MATERIAL FOR THIS TASK
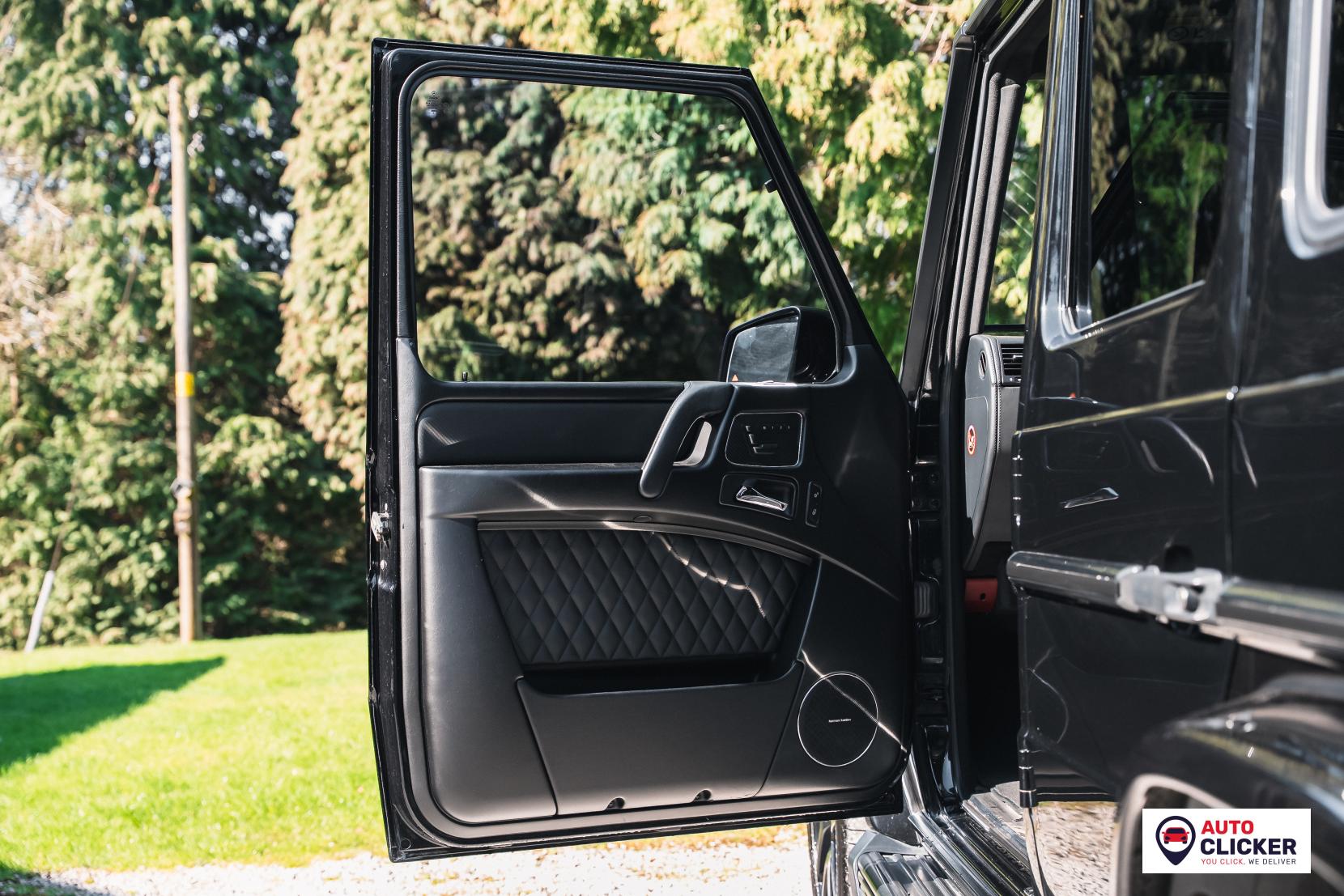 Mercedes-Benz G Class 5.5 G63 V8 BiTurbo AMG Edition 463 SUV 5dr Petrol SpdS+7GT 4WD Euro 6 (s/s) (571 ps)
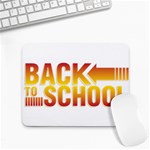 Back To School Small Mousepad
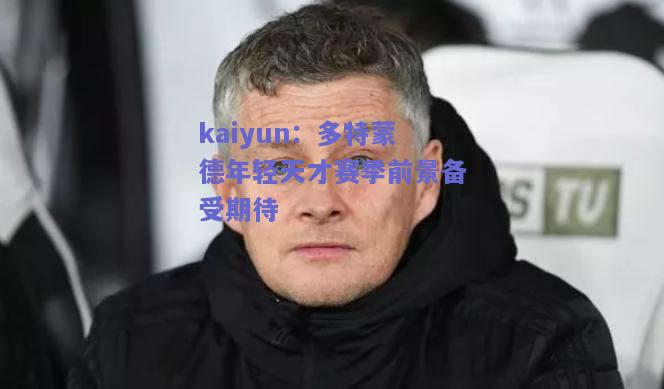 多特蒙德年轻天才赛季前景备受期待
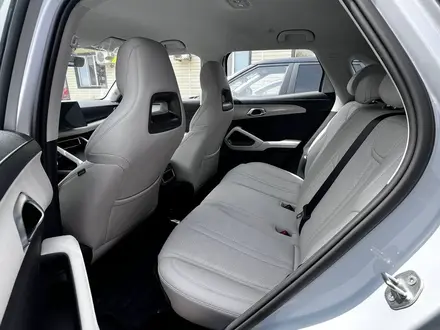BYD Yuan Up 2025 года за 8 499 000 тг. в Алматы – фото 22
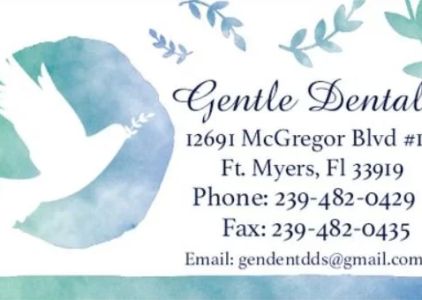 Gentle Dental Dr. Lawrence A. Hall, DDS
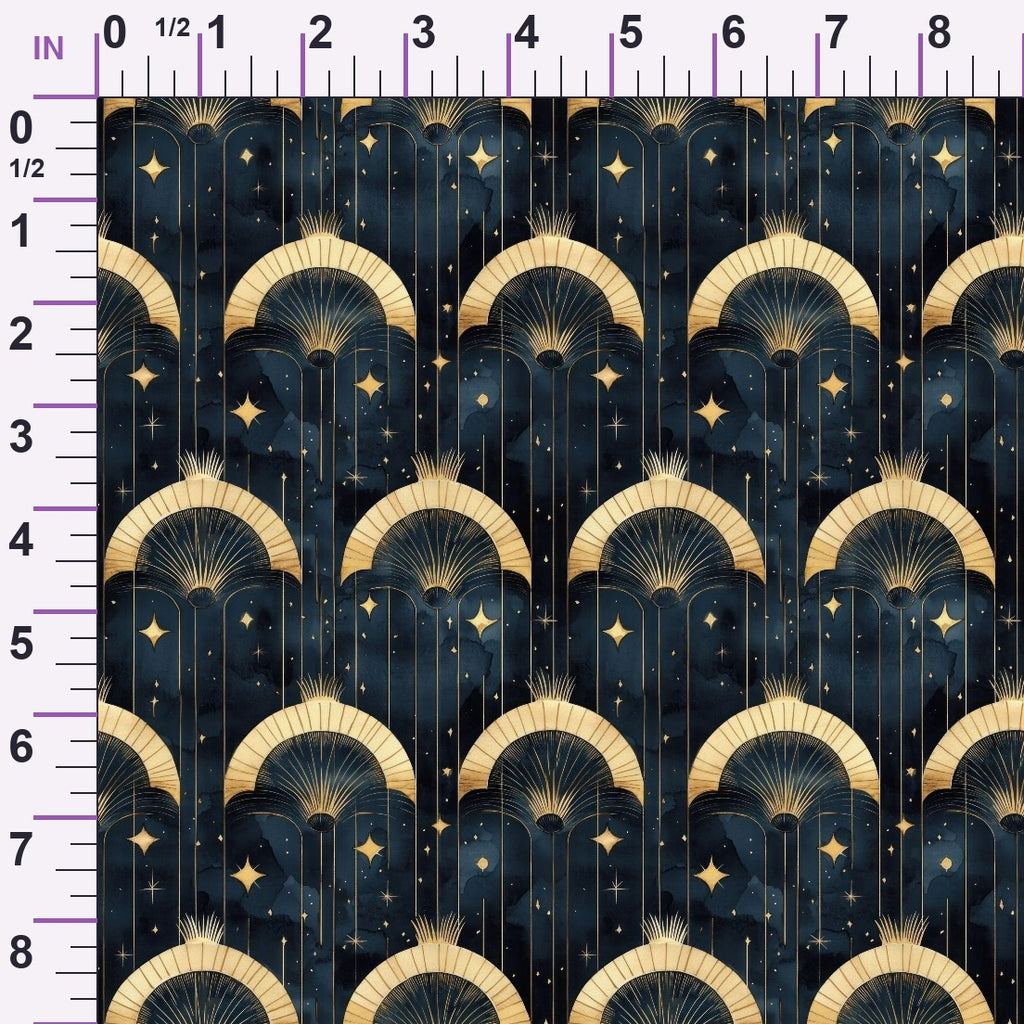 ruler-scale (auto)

WORK TO COMPLETE
Render every line of text from the material above as a JSON array of strings, one string per line, with blank lines omitted. Exclude the pictures from the output.

RESULT OF THE TASK
[
  " Mercedes-Benz G Class 5.5 G63 V8 BiTurbo AMG Edition 463 SUV 5dr Petrol SpdS+7GT 4WD Euro 6 (s/s) (571 ps)",
  " Back To School Small Mousepad",
  " 多特蒙德年轻天才赛季前景备受期待",
  "BYD Yuan Up 2025 года за 8 499 000 тг. в Алматы – фото 22",
  " Gentle Dental Dr. Lawrence A. Hall, DDS",
  " ruler-scale (auto)"
]